The thing about most American movies is that the actors in them look like the kinds of people who might be hired for a movie. They don't have to be handsome, but they have to be presentable--to fall within a certain range. If they are too strange, how can they find steady work? Herzog often frees himself of this restraint by using non-actors. Clayton Szalpinski, for example, has an overbite and backwoods speech patterns, but he is right for his role, and no professional actor could play a small-town garage mechanic any better. And Bruno S. is a phenomenon. Herzog says that sometimes, to get in the mood for a scene, Bruno would scream for an hour or two. In his acting he always seems to be totally present: There is nothing held back, no part of his mind elsewhere. He projects a kind of sincerity that is almost disturbing, and you realize that there is no corner anywhere within Bruno for a lie to take hold.

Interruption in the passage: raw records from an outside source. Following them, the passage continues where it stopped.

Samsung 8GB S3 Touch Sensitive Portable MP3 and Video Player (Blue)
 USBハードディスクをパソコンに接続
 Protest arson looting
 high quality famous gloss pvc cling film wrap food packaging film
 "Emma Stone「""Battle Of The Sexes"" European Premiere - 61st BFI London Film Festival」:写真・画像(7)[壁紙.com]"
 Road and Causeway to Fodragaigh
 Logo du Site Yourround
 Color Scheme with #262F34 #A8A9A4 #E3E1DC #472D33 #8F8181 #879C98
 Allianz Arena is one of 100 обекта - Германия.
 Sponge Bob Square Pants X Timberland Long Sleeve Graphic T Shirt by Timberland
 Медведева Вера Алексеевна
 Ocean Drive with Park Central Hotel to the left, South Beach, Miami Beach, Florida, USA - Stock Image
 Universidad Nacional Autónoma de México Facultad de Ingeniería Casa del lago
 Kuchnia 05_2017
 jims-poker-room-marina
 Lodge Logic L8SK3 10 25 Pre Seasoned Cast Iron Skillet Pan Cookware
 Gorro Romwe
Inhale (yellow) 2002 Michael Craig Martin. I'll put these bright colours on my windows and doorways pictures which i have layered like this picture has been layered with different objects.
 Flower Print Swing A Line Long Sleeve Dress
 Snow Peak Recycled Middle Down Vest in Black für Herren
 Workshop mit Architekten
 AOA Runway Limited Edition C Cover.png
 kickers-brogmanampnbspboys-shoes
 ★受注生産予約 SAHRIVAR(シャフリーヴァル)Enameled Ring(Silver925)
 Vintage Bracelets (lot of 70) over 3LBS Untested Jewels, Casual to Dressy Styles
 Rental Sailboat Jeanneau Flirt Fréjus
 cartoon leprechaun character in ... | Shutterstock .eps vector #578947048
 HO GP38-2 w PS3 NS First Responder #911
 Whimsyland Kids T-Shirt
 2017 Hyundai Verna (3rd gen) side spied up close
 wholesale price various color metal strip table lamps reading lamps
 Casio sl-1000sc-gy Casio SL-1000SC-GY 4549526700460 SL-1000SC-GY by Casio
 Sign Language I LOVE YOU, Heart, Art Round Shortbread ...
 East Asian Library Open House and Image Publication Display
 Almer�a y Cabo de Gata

Many movies end with hopeless characters turning to crime. No movie ends like "Stroszek." Bruno and Mr. Scheitz take a rifle and go to rob the bank, which is closed, so they rob the barber shop next door of $32 and, leaving their car running, walk directly across the street to a supermarket, where Bruno has time to pick up a frozen turkey before the cops arrest Mr. Scheitz. Bruno then drives to a nearby amusement arcade, where he feeds in quarters to make chickens dance and play the piano. Then he boards a ski lift to go around and around and around.
This last sequence is just about the best he has ever filmed, Herzog says on the commentary track of the DVD. His crew members hated the dancing chicken so much they refused to participate, and he shot the footage himself. The chicken is a "great metaphor," he says--for what, he's not sure. My theory: A force we cannot comprehend puts some money in the slot, and we dance until the money runs out.
"Stroszek" has been reviewed as an attack on American society, but actually German society comes out looking worse, and all of the Americans seem naive, simple and nice, even the bank official. The film's tragedy unfolds because these three people have nothing in common and no reason to think they can live together in Wisconsin or anywhere else. For a time Eva sleeps with Bruno, but then she closes her door to him, and in a remarkable scene he shows her a twisted sculpture and says, using the third person, "this is a schematic model of how it looks inside Bruno. They're closing all the doors on him."
Earlier in the film, in Berlin, after he loses his job and his girl, Bruno goes to a doctor for help. This man (Vaclav Vojta) listens carefully, is sympathetic, has no answers, and takes Bruno into a ward where premature babies are being tended. Look, he says, how tenacious the grip reflex is, even in this little infant. A child clings to the doctor's big fingers. Bruno looks. We can never tell from his face what he is thinking. The baby cries, and the doctor tenderly cradles it, kissing its ear, and it goes to sleep. That is, perhaps, what Bruno needs.
"Stroszek" and several other Herzog films have been newly restored and released by Anchor Bay on DVD, with a commentary track by the director. Included: "Aguirre, the Wrath of God" (which is also the subject of a Great Movie essay), "Heart of Glass," "The Enigma of Kaspar Hauser," "Woyzeck," "Fitzcarraldo" "Nosferatu," and "My Best Fiend."